Beijing — A judge ruled on Wednesday against a gay couple who had sought the right to marry, in China’s first court case addressing the issue of same-sex unions.
The couple, Sun Wenlin and Hu Mingliang, filed a lawsuit against a civil affairs bureau in Changsha, Hunan Province, in southern China, after the office refused to grant them the right to marry when they tried to register in June 2015.
In a surprising move, a district court accepted the case early this year, the first time a Chinese court had agreed to hear such a lawsuit. An initial hearing scheduled for January was postponed. The court held a hearing on Wednesday morning, and the judge issued a ruling a few hours later. News of the ruling began circulating on social media shortly afterward.
Mr. Sun said in an interview that he and Mr. Hu planned to appeal. They will have to do so in the next 15 days, according to Chinese law.
Mr. Sun said that he had argued that he and Mr. Hu should be allowed to marry since the law did not explicitly ban same-sex marriage.
“We said this at the hearing, but they just kept repeating articles that mention ‘a man and a woman,’ ” he said, referring to the civil affairs bureau.
The bureau cited three articles from China’s marriage law and two from the official marriage registration regulation, he said, with four mentioning “a man and a woman” and one stating that a civil affairs bureau may refuse applications if it believes a couple is not qualified to marry.
“But the fact that marriage between a man and a woman is legal does not suggest that marriage between two men is illegal,” he said. “This is illogical. I asked them to name one article that explicitly bans marriage between two men, but they never answered my question directly.”
The court also ruled that the couple would have to cover the litigation fee, which is 50 renminbi, or $7.70, by themselves.

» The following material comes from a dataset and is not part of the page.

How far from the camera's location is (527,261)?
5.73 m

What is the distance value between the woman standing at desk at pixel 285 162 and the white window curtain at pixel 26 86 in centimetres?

The case has galvanized some gay rights advocates in China. Photographs and video taken in Changsha showed many people gathering outside the courthouse in the morning to support Mr. Sun and Mr. Hu.
The case has also received considerable attention on Chinese social media as a test of the authorities’ attitude toward same-sex marriage. Internet users said that although the result was unsurprising, the couple had achieved a big step.

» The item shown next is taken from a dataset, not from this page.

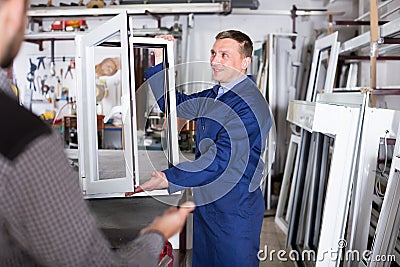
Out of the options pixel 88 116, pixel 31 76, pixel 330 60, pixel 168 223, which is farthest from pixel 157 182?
pixel 31 76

“In this era, being able to knock open the court’s door is already a victory. Keep going,” a user with the handle Garden on the Roof wrote on Weibo, China’s equivalent of Twitter.
Mr. Sun said he and Mr. Hu were “definitely disappointed.”

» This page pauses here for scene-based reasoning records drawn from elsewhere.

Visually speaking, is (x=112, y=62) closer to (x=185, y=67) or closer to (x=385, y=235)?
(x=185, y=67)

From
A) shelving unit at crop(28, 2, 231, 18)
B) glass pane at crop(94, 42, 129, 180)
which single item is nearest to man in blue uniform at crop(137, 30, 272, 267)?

“But after seeing so many people are paying attention to this case, we feel very hopeful,” he added.
Li Yinhe, a Chinese sexologist who has backed same-sex marriage, said the ruling was expected. Even if the couple appealed, she said, the court was unlikely to eventually accept their argument.
“Many other countries that have since allowed same-sex marriage didn’t explicitly ban same-sex marriage before, either,” she said.
The phone of the civil affairs bureau rang unanswered on Wednesday afternoon.
Some Chinese state-run news organizations had reported on the case over the winter, including the English-language edition of Global Times, a prominent and populist state-run newspaper. The Twitter account of People’s Daily, the official newspaper of the Communist Party, posted news of the ruling on Wednesday, using a photograph of the couple holding hands while crossing a street.
“Whether I want to marry or not, it should be my right to decide,” Mr. Sun, 27, said in an interview with The New York Times in late January.
Mr. Sun told his family that he is gay when he was 14 and has been a vocal supporter of gay rights.
For eight months, he ran a teahouse in southern Changsha where he gave weekly talks on sexuality and identity.
Mr. Hu, 37, a security guard, met Mr. Sun through a chat group in 2014. They said they did not spend a day apart after their first meeting. They tried to register their marriage on the first anniversary of their relationship.
A lawyer for the couple filed the lawsuit with the Changsha Furong District People’s Court on Dec. 16. Court employees initially refused to accept the paperwork. But on Jan. 5, the court said it was accepting the case.
The couple said that a pair of police officers visited them in December, telling them that a married couple had an important duty to have children. The parties spoke for 40 minutes. The officers told the couple they were not acting on behalf of the court.
“Around the world, in other places, gay people have joined forces to fight for their rights,” Mr. Sun said in the interview in January. “They can get married and no longer face discrimination. Inside China, we still live a life like this. We can’t get married, and we suffer discrimination.”